Skocz do zawartości
Polski Portal Literacki

Rekomendowane odpowiedzi

Opublikowano

                                                   - dla Belli

 

   - Maria Magdalena... No tak, mogłem się domyśleć - powiedział powoli Mil, spojrzawszy na Soę, czy i ona w tym samej chwili zechce poczynić podobną uwagę. Czując, że jej myśli są podobne, przerwał wypowiedź. 

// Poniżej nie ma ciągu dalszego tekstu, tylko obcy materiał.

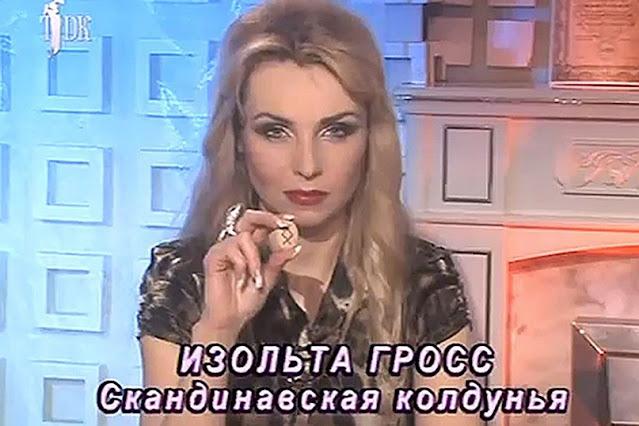 5 место: глава одного из управлений МВД, 20 млн рублей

   - I Joanna... - zaczęła Soa powoli, zestawiając w myślach stojącą opodal Bellę z ewangelicznym opisem. - Teraz już rozumiem... Jan, najmłodszy Apostoł i Ewangelista... wcale nie był mężczyzną! To byłaś ty!... Pani - Soa przez chwilę rozważała, jakiego powinna użyć określenia. - Więc Ewangelia podaje nieprawdę?... Ale przecież - mówiła dalej, podążając za swoimi myślami - ty sama ją napisałaś. I zamaskowałaś - czy właściwie ukryłaś - nie tylko swój udział w Ostatniej Wieczerzy, ale przede wszystkim w powstaniu Kościoła? Ale po co? Przecież... - zamilkła zrozumiawszy, że Bella/Maria czeka cierpliwie, by dojść do słowa i wszystko wyjaśnić, odpowiadając na jej pytania. 

   - Tak, ja sama ją napisałam - uśmiechnęła się żona Jezusa z czasów Jego ostatniego wcielenia. - Jako jedna z nielicznych w tym czasie kobiet w naszym ówczesnym narodzie, która umiała czytać i pisać. I oczywiście, jak słusznie się domyślasz - mówiącej wystarczyła króciutka chwila, by zajrzeć do umysłu Soi i odczytać jej myśli - napisałam prawdę. Jak mogłabym inaczej? Słowo mówione, a tym bardziej pisane należy szanować. Mowa i pismo z założenia istnieją po to, aby przekazywać prawdę. Chyba, że ktoś tworzy powieści, jak ty, Milu - Bella uśmiechnęła się doń po raz kolejny. Po raz kolejny pięknie. - Dla ludzkich rozrywki i przyjemności. 

   - Ależ ona olśniewająco się uśmiecha... - pomyślała Soa z niejaką zazdrością. 

   - W dokumentach natomiast i kronikach - kobieta pozornie nie zwróciła uwagi na myśl Soi - z założenia należy przedstawiać prawdę. - Tak też zrobiłam. A że późniejsi, nazwijmy rzecz po imieniu, szowinistyczni męscy fałszerze uznali, poddawszy się wpływowi jednej z istot Mroku, że trzeba zmienić ją na kłamstwo? Bo nie podobał im się Kościół taki, jaki był? Czyli prawdziwy, rządzony wspólnie przez mężczyzn i kobiety? Bo również w sferze religijnej chcieli dominacji mężczyzn z jednej strony, a z drugiej, równocześnie, przedstawienia kobiet jako istoty niższe? Mówiłam - żachnęła się lekko po raz następny. - Mężczyzni! 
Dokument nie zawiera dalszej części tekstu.